Herr di Lorenzo wird im Wählerverzeichnis seines Konsulats und der Gemeinde seines Wohnortes geführt, bekam demnach zwei Wahlbenachrichtigungen und dachte, er wäre befugt seine Wahlstimme sowohl im Konsulat als auch in seiner Gemeinde abzugeben. Er hat sich offensichtlich über seine Befugnis geirrt.

Die Frage ist, ob und welche Rechtsfolgen sein Irrtum hat.

Es gibt den Einwand, er hätte wissen müssen, dass er zweimal nicht wählen darf. Professor Müller klärte auf: Das Wissen-Müssen begründet nur Fahrlässigkeit. Bezüglich des Tatbestandes "unbefugt" wird aber Vorsatz verlangt.

Dann gibt es noch den Satz: Unwissenheit schützt vor Strafe nicht. Auch hierüber klärte Professor Müller auf: Dieser Satz stimmt nicht. Ich persönlich kenne ihn nur in Zusammenhang mit dem Verbotsirrtum.

Aber um welche Art von Irrtum geht es hier? Professor Müller hat eingangs schon erläutert, dass es darauf ankomme, als welches Tatbestandsmerkmal man "unbefugt" sieht. Sieht man es mit der h.L. als ein normatives, wertausfüllungsbedürftiges Merkmal an, dann hätte das zur Folge, dass der Irrtum darüber ein den Vorsatz ausschließender Tatbestandsirrtum wäre. Anderenfalls läge Verbotsirrtum vor, bei dem es auf die Vermeidbarkeit ankäme und sie gegebenenfalls schuldmindernde Wirkung haben kann.

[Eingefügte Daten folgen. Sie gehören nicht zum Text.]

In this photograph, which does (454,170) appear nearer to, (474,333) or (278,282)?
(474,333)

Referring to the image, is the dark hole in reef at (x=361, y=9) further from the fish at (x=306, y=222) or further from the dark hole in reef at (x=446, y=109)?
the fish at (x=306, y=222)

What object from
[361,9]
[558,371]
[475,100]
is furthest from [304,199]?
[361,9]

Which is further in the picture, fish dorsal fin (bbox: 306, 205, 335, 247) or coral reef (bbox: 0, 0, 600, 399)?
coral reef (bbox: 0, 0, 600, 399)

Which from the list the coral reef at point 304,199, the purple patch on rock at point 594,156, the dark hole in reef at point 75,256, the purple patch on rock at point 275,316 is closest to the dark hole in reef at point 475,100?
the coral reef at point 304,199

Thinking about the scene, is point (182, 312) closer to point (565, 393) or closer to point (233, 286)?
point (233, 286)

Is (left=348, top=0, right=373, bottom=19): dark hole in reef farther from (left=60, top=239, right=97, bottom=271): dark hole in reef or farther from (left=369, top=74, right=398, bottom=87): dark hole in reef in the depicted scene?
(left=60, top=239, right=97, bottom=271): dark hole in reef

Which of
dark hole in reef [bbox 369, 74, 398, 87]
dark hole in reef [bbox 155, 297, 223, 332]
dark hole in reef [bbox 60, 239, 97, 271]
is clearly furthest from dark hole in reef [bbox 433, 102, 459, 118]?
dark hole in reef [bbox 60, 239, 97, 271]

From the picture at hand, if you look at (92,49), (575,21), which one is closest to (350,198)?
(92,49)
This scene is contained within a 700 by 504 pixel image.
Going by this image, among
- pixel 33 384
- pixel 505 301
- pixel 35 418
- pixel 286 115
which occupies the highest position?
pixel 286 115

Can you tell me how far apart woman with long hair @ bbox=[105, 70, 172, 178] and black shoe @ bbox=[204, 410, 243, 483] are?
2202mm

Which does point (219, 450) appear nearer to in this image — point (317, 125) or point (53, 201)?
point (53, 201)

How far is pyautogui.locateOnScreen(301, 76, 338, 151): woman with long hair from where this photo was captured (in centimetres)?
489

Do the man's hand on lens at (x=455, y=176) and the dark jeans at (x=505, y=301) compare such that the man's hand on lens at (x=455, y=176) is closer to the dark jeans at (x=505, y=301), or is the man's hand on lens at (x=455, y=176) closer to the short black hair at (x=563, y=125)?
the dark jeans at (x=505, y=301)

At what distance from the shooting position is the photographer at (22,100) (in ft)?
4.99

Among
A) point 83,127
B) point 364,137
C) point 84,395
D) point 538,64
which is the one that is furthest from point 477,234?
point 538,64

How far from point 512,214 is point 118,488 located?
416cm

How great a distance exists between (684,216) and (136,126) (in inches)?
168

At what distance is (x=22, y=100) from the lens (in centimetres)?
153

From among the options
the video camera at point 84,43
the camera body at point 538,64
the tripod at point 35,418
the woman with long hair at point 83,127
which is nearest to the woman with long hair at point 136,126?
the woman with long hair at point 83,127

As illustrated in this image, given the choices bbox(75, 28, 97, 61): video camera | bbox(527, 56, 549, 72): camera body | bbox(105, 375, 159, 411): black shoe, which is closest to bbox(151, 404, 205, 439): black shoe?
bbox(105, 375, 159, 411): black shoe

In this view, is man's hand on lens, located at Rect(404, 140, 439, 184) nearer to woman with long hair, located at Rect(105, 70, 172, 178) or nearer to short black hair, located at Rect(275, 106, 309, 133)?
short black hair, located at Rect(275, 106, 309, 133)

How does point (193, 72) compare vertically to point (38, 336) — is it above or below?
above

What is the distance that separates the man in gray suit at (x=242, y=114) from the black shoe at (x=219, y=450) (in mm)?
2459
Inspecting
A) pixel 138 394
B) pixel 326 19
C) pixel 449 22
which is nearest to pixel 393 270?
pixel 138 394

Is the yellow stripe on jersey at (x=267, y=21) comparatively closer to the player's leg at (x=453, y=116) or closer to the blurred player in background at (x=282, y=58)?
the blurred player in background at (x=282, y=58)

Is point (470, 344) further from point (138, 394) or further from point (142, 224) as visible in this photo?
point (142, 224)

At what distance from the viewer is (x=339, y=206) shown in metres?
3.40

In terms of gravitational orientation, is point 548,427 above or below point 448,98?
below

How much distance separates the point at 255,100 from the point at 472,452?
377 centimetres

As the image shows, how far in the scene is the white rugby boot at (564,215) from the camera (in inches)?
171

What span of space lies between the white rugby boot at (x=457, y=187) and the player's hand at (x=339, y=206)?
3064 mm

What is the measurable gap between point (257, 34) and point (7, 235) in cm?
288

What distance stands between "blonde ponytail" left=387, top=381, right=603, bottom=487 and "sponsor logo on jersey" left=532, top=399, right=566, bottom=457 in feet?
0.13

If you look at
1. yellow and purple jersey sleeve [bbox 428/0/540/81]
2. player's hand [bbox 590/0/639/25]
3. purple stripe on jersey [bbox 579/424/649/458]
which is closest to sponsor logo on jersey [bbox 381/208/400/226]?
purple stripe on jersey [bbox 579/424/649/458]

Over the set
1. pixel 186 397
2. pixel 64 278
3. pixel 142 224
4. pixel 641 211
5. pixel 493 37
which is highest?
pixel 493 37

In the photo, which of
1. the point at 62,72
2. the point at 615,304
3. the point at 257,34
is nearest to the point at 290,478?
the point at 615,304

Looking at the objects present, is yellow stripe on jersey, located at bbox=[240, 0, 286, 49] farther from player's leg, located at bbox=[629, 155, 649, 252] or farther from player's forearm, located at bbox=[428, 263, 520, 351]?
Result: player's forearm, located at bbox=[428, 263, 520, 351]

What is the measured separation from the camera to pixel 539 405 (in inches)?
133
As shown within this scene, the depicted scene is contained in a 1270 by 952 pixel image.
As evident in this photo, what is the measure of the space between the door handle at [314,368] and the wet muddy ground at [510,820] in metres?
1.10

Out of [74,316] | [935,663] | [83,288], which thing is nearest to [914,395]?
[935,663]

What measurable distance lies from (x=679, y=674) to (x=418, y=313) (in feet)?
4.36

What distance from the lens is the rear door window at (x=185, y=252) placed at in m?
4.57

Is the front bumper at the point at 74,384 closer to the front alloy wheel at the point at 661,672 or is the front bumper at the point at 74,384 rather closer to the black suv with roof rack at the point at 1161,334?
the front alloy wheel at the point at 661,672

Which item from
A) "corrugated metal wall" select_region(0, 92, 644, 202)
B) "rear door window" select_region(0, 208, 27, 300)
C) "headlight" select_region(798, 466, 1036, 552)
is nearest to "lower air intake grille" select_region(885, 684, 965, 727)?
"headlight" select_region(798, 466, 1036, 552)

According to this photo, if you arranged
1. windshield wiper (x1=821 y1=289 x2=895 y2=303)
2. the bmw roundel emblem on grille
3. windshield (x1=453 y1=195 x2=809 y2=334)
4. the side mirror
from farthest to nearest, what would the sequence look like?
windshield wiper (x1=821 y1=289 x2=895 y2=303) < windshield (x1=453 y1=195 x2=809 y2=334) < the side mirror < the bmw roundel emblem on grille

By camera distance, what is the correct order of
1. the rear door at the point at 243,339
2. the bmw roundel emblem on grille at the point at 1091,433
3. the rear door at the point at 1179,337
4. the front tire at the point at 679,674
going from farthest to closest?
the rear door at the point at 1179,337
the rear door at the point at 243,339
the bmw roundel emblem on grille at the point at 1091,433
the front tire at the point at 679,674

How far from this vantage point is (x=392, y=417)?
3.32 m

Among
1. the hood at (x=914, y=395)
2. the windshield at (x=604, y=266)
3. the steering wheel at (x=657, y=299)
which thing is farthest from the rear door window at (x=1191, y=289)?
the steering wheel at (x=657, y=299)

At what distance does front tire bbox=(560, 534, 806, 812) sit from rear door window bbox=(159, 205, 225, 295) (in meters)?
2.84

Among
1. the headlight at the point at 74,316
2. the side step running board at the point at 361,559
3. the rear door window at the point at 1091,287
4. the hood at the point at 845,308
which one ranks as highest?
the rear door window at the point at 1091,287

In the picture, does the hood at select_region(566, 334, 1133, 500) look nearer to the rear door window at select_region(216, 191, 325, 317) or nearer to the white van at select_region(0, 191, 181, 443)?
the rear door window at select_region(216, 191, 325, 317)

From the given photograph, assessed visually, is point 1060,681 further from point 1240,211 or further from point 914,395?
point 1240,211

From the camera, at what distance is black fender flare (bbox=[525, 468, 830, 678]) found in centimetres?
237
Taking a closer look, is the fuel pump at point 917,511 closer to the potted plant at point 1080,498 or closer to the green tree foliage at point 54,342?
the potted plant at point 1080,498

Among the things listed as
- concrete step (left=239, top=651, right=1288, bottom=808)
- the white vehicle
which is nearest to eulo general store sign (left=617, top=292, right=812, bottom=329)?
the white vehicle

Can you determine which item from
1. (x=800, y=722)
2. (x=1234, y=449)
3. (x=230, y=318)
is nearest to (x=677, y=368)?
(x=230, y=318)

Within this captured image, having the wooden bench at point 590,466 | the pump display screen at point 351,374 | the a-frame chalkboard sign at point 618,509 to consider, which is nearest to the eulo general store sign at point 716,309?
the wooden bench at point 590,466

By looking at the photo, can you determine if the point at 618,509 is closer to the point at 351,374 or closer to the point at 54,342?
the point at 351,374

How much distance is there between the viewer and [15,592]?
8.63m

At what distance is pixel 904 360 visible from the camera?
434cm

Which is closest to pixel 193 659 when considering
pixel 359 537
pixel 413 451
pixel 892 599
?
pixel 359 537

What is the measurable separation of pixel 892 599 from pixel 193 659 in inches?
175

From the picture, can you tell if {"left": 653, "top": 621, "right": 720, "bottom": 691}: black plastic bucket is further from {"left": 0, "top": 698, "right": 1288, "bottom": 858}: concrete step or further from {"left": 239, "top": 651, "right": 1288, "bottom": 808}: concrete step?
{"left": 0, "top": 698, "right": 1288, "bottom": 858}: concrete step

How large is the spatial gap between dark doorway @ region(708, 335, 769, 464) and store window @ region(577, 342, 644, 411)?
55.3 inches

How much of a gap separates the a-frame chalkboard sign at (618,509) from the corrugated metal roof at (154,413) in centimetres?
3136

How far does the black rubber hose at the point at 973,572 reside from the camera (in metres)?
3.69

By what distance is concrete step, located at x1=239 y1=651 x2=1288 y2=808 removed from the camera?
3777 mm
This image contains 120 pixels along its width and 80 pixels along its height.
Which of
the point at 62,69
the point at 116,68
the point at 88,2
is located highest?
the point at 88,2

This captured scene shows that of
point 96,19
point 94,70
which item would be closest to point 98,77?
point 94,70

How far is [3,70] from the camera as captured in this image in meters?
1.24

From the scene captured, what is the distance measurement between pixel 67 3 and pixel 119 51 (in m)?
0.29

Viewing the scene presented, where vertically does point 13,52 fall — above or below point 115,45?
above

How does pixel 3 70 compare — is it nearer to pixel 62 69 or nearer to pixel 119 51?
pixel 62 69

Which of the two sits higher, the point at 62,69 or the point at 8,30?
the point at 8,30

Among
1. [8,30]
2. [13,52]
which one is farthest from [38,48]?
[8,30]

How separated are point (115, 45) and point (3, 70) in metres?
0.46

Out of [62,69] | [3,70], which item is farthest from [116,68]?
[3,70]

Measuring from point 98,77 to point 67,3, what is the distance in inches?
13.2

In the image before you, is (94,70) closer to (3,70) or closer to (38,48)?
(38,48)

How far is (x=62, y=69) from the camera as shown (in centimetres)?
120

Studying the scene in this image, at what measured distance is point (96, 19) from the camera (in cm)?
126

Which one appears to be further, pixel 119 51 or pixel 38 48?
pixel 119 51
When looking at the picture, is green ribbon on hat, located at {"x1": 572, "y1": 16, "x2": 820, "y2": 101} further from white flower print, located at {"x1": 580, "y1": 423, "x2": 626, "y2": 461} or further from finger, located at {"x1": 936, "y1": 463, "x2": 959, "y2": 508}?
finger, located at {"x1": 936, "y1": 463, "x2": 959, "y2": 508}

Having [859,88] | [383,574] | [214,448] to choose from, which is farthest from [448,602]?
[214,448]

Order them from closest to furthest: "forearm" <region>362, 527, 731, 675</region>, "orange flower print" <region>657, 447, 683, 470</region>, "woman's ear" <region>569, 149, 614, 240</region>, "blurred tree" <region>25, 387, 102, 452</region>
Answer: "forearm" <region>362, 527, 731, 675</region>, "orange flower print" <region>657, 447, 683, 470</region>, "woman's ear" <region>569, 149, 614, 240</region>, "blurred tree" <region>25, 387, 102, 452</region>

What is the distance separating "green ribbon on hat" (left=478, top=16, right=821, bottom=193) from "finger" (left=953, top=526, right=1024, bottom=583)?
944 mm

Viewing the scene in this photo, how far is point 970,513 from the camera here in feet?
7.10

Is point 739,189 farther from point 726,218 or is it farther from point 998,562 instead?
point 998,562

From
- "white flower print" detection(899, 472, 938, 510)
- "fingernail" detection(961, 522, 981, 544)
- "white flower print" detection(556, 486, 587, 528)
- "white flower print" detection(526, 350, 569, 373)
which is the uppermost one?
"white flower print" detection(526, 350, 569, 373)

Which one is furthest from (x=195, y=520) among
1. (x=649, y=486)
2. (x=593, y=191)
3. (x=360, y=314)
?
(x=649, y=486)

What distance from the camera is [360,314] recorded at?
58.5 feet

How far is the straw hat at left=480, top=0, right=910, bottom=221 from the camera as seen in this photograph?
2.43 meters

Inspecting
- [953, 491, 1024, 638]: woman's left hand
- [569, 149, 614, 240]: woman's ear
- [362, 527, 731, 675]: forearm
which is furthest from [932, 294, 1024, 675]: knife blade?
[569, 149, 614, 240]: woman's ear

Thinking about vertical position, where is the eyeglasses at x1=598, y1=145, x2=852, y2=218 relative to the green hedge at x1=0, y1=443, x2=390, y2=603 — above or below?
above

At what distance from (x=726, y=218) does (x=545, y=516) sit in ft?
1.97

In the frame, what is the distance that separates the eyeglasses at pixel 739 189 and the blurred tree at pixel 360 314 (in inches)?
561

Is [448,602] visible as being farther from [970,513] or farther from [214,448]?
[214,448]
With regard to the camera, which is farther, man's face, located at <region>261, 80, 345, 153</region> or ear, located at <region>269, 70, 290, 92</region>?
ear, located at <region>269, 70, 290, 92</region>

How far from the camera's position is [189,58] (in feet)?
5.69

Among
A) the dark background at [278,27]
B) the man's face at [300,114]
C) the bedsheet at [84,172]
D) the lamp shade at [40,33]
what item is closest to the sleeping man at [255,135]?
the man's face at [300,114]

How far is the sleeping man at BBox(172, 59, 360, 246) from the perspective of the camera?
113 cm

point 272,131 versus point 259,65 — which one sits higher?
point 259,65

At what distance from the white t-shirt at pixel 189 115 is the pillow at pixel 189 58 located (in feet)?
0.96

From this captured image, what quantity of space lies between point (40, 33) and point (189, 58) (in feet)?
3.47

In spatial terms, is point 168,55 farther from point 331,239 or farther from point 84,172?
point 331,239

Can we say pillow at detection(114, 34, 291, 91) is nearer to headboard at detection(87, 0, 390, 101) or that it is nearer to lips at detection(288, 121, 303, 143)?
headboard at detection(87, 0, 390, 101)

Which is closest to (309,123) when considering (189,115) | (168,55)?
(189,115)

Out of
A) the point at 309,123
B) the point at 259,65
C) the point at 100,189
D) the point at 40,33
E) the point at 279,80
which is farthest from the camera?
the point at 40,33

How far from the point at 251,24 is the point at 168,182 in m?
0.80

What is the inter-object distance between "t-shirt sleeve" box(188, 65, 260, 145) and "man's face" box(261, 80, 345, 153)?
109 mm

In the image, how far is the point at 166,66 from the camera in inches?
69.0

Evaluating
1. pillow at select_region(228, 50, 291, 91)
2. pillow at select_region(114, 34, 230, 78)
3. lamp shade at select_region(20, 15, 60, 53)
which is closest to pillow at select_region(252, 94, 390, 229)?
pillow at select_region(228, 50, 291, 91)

Ich denke, wenn man "unbefugt" auch für ein normatives Tatbestandsmerkmal hält, dann hat das nicht zwingend zur Folge, dass jede irrtümliche Wertausfüllung durch den Täter den vorsatzausschließenden Tatbestandsirrtum zur Folge hat. Vielmehr kommt es noch darauf an, ob die irrtümliche Wertausfüllung in der Laiensphäre nachvollziehbar erscheint.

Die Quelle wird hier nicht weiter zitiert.